Check the appropriate box below if the Form 8-K filing is intended to simultaneously satisfy the filing obligation of the registrant under any of the following provisions:

 

¨ Written communications pursuant to Rule 425 under the Securities Act (17 CFR 230.425)

 

¨ Soliciting material pursuant to Rule 14a-12 under the Exchange Act (17 CFR 240.14a-12)

 

¨ Pre-commencement communications pursuant to Rule 14d-2(b) under the Exchange Act (17 CFR 240.14d-2(b))

 

¨ Pre-commencement communications pursuant to Rule 13e-4(c) under the Exchange Act (17 CFR 240.13e-4(c))

 



Item 1.01. Entry into a Material Definitive Agreement.
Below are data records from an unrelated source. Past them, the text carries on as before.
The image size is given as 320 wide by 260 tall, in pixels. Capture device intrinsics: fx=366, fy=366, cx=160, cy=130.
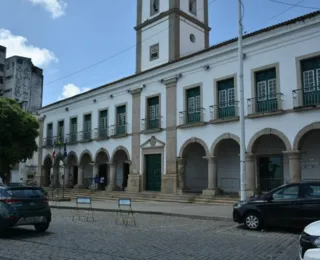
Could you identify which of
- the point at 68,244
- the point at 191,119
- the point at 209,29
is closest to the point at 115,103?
the point at 191,119

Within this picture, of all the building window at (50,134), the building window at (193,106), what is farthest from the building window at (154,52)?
the building window at (50,134)

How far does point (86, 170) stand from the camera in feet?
109

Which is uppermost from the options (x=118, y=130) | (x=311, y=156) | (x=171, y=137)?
(x=118, y=130)

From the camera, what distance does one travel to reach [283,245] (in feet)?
29.6

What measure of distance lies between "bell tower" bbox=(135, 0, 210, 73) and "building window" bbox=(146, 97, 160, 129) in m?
3.56

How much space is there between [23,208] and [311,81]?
14.0 metres

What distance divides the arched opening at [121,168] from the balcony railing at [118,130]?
1.78m

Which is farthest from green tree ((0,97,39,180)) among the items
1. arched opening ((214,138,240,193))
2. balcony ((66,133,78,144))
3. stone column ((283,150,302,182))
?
stone column ((283,150,302,182))

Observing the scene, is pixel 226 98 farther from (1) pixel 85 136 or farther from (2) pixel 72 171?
(2) pixel 72 171

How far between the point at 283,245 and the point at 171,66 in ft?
53.3

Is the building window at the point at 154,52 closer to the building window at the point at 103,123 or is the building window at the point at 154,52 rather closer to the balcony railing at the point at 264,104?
the building window at the point at 103,123

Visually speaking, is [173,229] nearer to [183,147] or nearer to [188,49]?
[183,147]

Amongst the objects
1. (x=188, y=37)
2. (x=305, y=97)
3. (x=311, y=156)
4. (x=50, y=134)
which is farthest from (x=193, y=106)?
(x=50, y=134)

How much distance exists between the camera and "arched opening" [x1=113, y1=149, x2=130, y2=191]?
28.8 metres
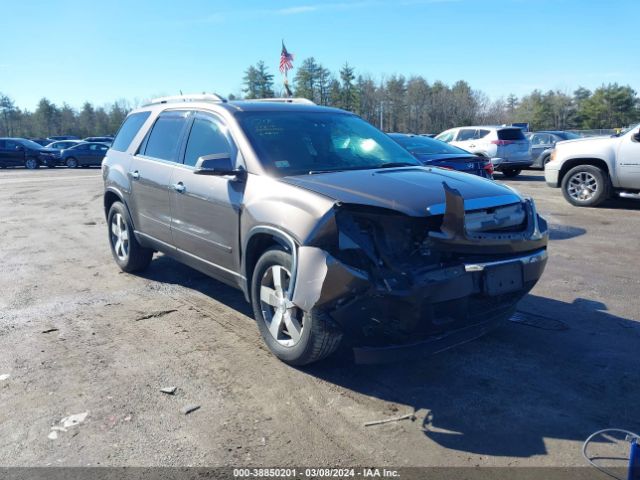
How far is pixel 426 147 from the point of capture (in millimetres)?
10484

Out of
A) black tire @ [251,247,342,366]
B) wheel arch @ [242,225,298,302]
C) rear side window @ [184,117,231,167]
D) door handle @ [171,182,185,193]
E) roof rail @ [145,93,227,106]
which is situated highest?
roof rail @ [145,93,227,106]

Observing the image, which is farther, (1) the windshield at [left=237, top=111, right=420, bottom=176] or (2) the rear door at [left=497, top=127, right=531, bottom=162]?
(2) the rear door at [left=497, top=127, right=531, bottom=162]

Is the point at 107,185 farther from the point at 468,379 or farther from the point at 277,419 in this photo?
the point at 468,379

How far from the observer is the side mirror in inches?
164

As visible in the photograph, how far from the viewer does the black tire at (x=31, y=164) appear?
30172mm

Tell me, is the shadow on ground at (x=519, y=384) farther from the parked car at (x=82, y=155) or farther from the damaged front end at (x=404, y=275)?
the parked car at (x=82, y=155)

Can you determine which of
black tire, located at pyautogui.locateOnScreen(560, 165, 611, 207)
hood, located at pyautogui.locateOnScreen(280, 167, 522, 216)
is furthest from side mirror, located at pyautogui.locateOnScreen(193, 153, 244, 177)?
black tire, located at pyautogui.locateOnScreen(560, 165, 611, 207)

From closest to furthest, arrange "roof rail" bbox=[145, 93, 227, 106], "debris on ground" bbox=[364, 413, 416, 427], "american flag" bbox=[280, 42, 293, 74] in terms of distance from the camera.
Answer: "debris on ground" bbox=[364, 413, 416, 427] < "roof rail" bbox=[145, 93, 227, 106] < "american flag" bbox=[280, 42, 293, 74]

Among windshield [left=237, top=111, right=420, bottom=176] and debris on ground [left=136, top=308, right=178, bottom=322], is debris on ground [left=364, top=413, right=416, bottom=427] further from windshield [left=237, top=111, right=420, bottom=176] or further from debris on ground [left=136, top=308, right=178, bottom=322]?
debris on ground [left=136, top=308, right=178, bottom=322]

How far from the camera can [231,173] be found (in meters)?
4.21

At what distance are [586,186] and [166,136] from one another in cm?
890

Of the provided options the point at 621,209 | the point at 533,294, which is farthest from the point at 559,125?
the point at 533,294

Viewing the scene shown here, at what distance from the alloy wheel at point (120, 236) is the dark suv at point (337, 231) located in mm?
1356

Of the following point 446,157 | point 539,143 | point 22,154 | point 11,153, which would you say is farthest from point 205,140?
point 11,153
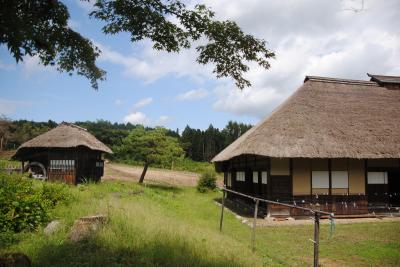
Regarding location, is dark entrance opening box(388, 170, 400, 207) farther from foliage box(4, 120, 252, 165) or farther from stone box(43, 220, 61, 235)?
foliage box(4, 120, 252, 165)

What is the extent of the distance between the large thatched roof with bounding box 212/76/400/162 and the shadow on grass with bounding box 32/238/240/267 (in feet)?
26.5

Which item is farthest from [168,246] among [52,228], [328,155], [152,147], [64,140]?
[152,147]

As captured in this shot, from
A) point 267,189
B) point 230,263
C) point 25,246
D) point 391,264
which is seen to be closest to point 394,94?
point 267,189

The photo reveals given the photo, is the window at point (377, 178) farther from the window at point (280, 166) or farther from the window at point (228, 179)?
the window at point (228, 179)

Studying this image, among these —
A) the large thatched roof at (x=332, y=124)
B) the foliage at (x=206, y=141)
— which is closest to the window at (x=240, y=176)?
the large thatched roof at (x=332, y=124)

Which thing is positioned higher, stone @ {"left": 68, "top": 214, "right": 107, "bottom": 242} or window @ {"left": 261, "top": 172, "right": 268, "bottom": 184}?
window @ {"left": 261, "top": 172, "right": 268, "bottom": 184}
On August 7, 2006 and concurrently with the closing of the public offering referred to in Item 8.01 below, Boyd Gaming Corporation (the “Company”) purchased 3,447,501 shares of its common stock from Michael J. Gaughan (the “Selling Stockholder”) and in consideration therefor issued a term note (the “Primary Share Note”) to the Selling Stockholder, as disclosed under Item 2.03 below. The Company’s purchase of shares and issuance of the Primary Share Note were consummated pursuant to the terms of the Stock Purchase Agreement (the “Stock Purchase Agreement”) entered into on August 1, 2006 between the Company and the Selling Stockholder, which was previously disclosed in the Company’s Current Report on Form 8-K filed with the Securities and Exchange Commission (the “SEC”) on August 3, 2006 (the “August 3rd 8-K”). The shares purchased by the Company from the Selling Stockholder were retired and returned to authorized but unissued status. The terms of the Primary Share Note are described in the Company’s Current Report on Form 8-K filed with the SEC on July 31, 2006 (the “July 31st 8-K”). The July 31st 8-K and the August 3rd 8-K are incorporated herein by reference.

 

Item 2.03. Creation of a Direct Financial Obligation or an Obligation Under an Off-Balance Sheet Arrangement of a Registrant.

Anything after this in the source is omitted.